Hey guys this question might be more about logic than code, hopefully someone can light it up.
So, I have a data list that contains some outliers, and I want to remove it by using the difference between each item on the list and identifying where the difference is far too big.
From this example, I want to remove from the data list the indexes[2,3,4]. What is the best way to do it??
I have tried to use np.argwhere() method to find the indexes, however, I am stuck on how to use the result of it to slice a np.array??
data=[4.0, 4.5, 22.5, 40.5, 22.5, 3.5, 3.0, 3.5, 4.5, 3.5, 2.5]
data=np.array(data)
d = data[:-1] - data[1:]
print(np.mean(d))
In this example, when I print the difference (d) it returns me this:
print(d) # returns:[ -0.5 -18. -18. 18. 19. 0.5 -0.5 -1. 1. 1. ]
That is good.

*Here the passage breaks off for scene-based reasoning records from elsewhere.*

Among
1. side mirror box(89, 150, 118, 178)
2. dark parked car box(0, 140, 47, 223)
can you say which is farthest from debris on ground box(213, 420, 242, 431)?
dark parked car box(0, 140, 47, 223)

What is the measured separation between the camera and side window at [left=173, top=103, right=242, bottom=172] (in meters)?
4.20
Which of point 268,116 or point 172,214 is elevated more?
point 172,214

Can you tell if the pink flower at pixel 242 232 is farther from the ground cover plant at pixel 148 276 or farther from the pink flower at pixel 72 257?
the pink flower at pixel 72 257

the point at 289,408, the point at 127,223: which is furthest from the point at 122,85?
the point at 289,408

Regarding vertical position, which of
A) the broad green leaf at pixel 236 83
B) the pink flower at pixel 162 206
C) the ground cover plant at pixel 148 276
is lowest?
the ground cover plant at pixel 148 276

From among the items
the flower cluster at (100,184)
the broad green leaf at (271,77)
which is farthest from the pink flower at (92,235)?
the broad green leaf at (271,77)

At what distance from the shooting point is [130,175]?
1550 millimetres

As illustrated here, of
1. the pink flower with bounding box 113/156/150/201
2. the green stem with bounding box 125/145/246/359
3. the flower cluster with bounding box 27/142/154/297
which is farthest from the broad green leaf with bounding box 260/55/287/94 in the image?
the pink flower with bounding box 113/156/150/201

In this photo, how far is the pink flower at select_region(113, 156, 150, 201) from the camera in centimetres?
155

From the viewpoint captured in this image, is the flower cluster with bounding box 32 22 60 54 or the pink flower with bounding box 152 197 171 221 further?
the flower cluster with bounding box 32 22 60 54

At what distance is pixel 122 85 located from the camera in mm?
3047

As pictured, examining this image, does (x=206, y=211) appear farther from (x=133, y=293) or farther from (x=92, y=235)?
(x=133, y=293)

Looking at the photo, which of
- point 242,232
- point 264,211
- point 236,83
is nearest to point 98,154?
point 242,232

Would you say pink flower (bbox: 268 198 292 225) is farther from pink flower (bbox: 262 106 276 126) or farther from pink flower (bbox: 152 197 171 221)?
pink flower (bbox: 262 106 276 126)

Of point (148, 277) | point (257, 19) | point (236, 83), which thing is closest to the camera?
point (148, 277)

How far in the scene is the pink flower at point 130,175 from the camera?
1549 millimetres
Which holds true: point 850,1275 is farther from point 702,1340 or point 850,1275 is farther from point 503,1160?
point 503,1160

Now, the logic I applied was to indicate where in d we have a number higher than the average of the original data.
x = np.argwhere(d>np.mean(data))
print(x) # returns: array([3], dtype=int64), array([4], dtype=int64)
indices_to_extract = [x[0]-1,x[-1]]
print(indices_to_extract) # returns: [array([2], dtype=int64), array([[4]], dtype=int64)]
a1 = np.delete(r,indices_to_extract,axis=0)
print(a1) #returns: [ 4. 4.5 40.5 3.5 3. 3.5 4.5 3.5 2.5]
#Desirable return:
[ 4. 4.5 3.5 3. 3.5 4.5 3.5 2.5]
Main question is, how to make the result from np.argwhere() range of number that can be used for slicing??